_Aim of the exercise:_
From the data below, return all lines holding the string "είναι".

Stored entries
- - -

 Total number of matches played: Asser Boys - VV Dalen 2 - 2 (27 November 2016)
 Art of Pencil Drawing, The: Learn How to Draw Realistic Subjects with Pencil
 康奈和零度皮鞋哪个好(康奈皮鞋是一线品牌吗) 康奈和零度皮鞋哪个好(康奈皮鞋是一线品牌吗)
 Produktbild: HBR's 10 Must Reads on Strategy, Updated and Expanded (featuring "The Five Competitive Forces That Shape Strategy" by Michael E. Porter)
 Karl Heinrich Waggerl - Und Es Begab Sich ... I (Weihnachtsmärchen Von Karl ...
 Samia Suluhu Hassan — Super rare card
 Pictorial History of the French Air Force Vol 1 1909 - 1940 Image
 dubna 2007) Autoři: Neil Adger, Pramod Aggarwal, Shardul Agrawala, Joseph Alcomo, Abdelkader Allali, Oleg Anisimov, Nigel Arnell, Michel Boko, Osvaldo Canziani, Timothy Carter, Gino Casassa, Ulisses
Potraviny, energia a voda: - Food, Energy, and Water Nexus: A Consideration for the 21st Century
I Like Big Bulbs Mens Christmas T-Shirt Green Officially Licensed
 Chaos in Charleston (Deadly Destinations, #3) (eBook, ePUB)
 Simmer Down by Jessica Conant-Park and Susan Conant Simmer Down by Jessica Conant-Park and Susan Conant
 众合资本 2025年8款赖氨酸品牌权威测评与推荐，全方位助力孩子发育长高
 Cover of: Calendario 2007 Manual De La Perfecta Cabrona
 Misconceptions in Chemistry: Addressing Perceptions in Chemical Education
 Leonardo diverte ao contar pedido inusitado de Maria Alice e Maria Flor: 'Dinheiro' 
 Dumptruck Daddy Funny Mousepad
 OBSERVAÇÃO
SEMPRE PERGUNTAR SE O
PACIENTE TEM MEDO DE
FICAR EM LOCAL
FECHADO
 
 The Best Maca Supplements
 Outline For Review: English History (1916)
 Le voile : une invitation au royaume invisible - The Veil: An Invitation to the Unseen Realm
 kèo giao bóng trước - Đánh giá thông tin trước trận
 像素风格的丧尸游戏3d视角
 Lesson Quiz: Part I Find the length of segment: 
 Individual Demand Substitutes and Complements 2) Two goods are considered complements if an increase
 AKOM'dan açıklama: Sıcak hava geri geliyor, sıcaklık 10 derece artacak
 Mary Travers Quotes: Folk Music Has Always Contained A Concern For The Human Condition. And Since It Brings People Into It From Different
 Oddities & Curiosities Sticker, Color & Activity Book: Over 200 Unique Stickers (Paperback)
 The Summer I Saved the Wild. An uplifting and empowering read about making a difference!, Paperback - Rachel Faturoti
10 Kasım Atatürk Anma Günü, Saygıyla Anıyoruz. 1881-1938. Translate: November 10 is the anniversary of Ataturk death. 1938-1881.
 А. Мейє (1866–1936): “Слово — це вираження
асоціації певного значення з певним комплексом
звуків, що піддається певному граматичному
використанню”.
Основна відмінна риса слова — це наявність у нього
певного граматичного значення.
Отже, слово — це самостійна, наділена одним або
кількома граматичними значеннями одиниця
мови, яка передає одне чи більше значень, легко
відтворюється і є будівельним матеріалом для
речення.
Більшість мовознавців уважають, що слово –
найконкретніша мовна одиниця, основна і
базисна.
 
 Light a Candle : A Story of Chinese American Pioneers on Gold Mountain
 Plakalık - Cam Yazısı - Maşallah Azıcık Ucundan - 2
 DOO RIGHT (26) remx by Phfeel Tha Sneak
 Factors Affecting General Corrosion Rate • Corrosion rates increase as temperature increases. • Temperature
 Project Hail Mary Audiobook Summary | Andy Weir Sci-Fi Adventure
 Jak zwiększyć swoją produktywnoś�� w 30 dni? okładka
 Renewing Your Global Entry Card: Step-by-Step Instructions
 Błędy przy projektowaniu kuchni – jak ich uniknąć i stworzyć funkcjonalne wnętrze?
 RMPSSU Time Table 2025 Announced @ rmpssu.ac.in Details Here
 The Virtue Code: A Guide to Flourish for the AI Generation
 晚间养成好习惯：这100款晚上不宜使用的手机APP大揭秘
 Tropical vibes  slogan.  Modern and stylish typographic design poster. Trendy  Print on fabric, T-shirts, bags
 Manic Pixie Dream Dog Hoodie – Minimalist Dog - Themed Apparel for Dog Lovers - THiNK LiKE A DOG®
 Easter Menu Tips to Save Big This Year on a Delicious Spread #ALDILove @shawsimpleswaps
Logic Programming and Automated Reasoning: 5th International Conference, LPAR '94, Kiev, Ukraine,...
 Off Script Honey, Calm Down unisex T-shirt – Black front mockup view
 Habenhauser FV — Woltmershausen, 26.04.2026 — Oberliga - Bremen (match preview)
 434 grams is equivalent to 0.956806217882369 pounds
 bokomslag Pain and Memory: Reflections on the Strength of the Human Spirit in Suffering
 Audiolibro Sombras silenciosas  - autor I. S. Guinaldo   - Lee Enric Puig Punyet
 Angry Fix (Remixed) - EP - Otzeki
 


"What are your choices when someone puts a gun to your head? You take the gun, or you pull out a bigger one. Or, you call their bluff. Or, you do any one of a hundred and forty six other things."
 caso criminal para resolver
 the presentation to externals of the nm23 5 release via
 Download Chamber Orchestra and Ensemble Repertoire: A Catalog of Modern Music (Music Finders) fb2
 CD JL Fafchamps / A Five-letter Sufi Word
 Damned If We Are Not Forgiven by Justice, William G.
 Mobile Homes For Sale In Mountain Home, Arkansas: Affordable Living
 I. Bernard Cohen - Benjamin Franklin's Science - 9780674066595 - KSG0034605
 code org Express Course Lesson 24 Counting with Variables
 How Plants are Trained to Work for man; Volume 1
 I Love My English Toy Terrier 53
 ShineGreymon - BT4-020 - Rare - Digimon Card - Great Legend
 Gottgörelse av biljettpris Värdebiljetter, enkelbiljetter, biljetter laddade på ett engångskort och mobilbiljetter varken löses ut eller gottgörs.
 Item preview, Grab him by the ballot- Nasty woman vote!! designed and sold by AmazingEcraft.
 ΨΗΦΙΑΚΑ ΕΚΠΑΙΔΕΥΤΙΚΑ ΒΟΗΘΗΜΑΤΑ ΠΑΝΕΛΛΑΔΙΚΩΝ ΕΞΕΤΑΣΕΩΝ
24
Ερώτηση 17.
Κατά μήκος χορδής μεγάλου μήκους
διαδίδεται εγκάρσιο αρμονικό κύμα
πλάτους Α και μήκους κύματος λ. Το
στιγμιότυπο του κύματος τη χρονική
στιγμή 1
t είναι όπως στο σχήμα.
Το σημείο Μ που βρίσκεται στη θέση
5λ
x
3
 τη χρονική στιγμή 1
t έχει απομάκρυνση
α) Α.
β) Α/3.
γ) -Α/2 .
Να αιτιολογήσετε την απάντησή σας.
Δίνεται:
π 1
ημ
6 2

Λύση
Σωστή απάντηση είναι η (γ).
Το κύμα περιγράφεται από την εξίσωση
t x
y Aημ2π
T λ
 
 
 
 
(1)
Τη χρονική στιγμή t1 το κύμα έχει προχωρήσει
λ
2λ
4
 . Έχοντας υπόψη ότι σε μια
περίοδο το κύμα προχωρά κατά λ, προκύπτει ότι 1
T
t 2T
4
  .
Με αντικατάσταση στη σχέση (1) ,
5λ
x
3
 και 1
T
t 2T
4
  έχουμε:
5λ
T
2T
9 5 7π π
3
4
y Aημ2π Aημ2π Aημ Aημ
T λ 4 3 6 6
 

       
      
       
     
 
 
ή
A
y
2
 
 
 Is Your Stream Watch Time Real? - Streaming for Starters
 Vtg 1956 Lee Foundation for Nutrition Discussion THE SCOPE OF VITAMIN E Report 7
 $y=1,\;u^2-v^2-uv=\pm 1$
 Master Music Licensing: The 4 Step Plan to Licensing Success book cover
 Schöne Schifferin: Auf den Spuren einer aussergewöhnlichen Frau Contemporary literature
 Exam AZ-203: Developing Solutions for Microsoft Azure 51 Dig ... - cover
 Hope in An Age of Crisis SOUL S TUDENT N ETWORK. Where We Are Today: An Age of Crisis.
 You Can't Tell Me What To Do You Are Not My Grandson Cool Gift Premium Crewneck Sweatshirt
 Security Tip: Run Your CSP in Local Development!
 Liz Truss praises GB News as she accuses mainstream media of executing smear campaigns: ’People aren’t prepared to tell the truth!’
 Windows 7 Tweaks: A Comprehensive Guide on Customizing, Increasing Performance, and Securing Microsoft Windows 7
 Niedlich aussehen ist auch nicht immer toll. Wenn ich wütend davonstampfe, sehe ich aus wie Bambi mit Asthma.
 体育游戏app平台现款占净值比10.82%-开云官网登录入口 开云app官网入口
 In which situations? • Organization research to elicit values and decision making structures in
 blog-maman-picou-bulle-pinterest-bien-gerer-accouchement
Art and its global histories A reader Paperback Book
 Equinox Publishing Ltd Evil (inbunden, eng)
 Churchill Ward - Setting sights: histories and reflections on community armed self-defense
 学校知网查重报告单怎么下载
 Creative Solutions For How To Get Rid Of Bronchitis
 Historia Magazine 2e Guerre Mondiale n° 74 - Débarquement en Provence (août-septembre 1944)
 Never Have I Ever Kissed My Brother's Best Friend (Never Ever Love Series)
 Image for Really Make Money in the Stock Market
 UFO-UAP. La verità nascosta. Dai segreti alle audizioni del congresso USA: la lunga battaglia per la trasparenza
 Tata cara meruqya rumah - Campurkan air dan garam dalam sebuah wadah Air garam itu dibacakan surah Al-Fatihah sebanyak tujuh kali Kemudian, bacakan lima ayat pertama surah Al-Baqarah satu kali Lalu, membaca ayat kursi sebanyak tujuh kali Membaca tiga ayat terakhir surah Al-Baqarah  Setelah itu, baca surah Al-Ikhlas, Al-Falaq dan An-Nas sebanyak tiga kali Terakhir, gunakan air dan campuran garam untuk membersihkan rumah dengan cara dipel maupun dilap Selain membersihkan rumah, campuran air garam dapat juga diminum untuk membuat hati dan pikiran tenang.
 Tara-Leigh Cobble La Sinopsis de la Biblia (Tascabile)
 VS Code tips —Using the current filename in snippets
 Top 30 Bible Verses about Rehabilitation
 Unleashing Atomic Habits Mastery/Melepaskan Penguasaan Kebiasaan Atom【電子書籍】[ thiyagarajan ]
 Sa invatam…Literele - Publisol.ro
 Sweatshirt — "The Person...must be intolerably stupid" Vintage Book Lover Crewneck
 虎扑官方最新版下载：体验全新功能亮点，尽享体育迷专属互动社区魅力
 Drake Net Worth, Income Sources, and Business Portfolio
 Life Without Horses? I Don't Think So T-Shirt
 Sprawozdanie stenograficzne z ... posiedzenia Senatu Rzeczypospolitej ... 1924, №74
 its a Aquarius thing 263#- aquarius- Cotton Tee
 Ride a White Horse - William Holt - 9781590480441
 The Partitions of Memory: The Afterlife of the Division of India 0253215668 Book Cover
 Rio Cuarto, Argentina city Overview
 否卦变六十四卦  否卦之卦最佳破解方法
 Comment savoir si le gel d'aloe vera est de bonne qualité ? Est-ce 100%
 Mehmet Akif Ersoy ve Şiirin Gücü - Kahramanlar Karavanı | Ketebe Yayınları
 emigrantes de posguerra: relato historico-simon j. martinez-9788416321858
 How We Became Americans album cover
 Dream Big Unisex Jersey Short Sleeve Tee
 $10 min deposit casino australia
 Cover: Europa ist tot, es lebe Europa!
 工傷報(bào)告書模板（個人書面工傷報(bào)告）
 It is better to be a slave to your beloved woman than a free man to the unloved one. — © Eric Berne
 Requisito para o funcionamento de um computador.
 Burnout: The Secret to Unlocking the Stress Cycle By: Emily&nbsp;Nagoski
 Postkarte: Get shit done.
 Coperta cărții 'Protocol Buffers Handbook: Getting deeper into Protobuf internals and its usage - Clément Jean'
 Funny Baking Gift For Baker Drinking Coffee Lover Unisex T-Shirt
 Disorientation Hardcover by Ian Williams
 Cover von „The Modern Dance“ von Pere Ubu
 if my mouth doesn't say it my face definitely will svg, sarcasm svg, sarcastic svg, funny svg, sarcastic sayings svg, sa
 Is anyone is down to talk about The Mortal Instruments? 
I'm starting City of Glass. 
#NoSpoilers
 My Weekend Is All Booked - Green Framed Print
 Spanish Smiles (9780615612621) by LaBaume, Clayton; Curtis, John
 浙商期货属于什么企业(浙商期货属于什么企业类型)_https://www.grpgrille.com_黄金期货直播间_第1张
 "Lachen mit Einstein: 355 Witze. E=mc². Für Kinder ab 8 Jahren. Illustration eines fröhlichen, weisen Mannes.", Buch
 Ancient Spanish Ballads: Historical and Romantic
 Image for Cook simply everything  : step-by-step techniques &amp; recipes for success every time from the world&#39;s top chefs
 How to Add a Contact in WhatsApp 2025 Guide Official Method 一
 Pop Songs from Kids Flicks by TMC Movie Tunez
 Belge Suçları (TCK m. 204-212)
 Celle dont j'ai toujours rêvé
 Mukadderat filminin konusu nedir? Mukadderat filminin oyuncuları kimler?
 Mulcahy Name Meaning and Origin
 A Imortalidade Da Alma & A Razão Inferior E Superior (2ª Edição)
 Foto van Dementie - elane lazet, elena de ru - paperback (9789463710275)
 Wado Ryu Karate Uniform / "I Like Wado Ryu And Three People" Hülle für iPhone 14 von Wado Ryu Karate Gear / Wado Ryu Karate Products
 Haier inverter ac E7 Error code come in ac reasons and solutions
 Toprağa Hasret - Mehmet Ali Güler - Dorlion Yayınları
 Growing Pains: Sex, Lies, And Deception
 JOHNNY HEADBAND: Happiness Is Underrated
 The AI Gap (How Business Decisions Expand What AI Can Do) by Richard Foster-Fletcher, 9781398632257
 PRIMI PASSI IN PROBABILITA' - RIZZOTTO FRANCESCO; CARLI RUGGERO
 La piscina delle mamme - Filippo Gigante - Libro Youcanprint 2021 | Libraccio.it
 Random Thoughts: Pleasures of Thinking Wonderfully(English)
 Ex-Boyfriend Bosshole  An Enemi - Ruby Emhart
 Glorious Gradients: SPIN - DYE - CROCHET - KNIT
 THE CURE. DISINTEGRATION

- - -

_Solution for this problem:_
t είναι όπως στο σχήμα.
Σωστή απάντηση είναι η (γ).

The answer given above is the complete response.